**Assignment**
For the records below, copy exactly the span that begins at the line containing "Bristlecone pine hanging" and stops after the line containing "Storekeepers during work in a warehouse", minus any pictures.

**Source records**
───

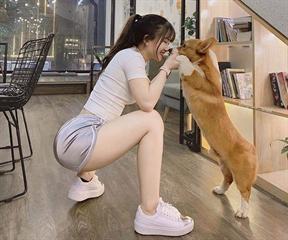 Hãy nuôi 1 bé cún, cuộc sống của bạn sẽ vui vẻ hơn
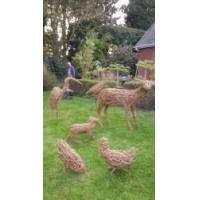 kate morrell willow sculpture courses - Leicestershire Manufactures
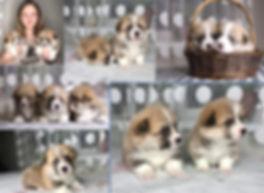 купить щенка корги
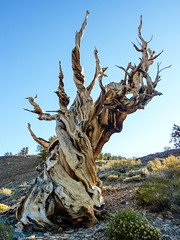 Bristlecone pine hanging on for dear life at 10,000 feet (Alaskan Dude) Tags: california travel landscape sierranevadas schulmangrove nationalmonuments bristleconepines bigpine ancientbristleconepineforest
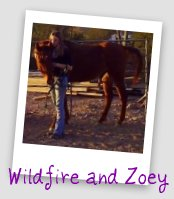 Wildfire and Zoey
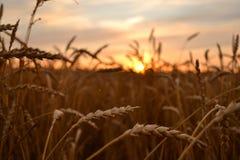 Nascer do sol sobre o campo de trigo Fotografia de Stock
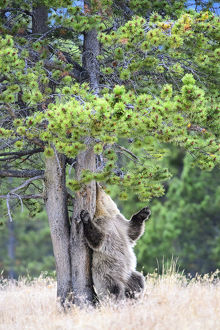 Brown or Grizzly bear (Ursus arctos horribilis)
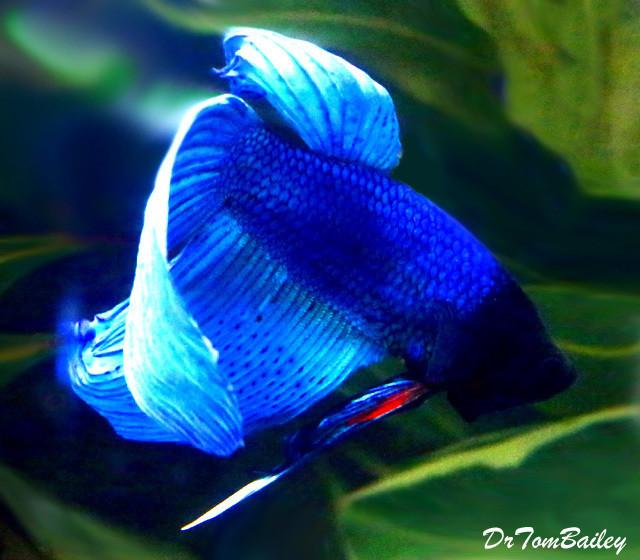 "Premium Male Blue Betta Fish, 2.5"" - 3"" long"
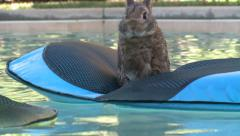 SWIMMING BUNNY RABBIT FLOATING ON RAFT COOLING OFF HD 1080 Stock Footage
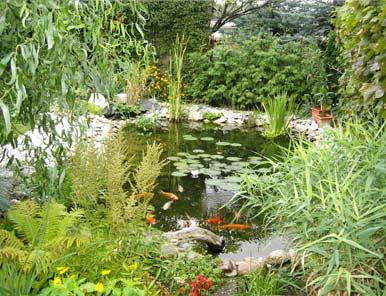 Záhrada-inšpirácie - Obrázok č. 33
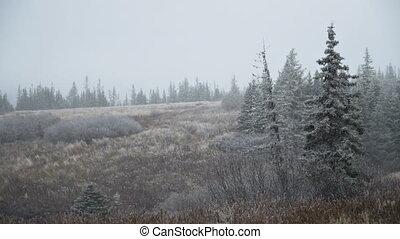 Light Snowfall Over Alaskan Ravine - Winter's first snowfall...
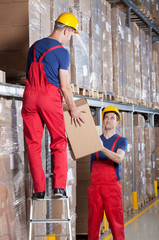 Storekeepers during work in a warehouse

───

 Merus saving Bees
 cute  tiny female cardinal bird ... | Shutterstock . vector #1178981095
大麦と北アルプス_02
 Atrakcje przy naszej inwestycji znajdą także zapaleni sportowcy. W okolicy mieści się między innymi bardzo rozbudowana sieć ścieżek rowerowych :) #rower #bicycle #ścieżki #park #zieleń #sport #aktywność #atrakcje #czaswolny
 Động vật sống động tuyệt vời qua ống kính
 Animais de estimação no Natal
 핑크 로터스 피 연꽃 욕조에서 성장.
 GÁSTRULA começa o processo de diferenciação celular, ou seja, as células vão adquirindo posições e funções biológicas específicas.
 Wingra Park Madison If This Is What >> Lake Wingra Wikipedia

───

**Response to this task**
 Bristlecone pine hanging on for dear life at 10,000 feet (Alaskan Dude) Tags: california travel landscape sierranevadas schulmangrove nationalmonuments bristleconepines bigpine ancientbristleconepineforest
 Wildfire and Zoey
 Nascer do sol sobre o campo de trigo Fotografia de Stock
 Brown or Grizzly bear (Ursus arctos horribilis)
 "Premium Male Blue Betta Fish, 2.5"" - 3"" long"
 SWIMMING BUNNY RABBIT FLOATING ON RAFT COOLING OFF HD 1080 Stock Footage
 Záhrada-inšpirácie - Obrázok č. 33
 Light Snowfall Over Alaskan Ravine - Winter's first snowfall...
 Storekeepers during work in a warehouse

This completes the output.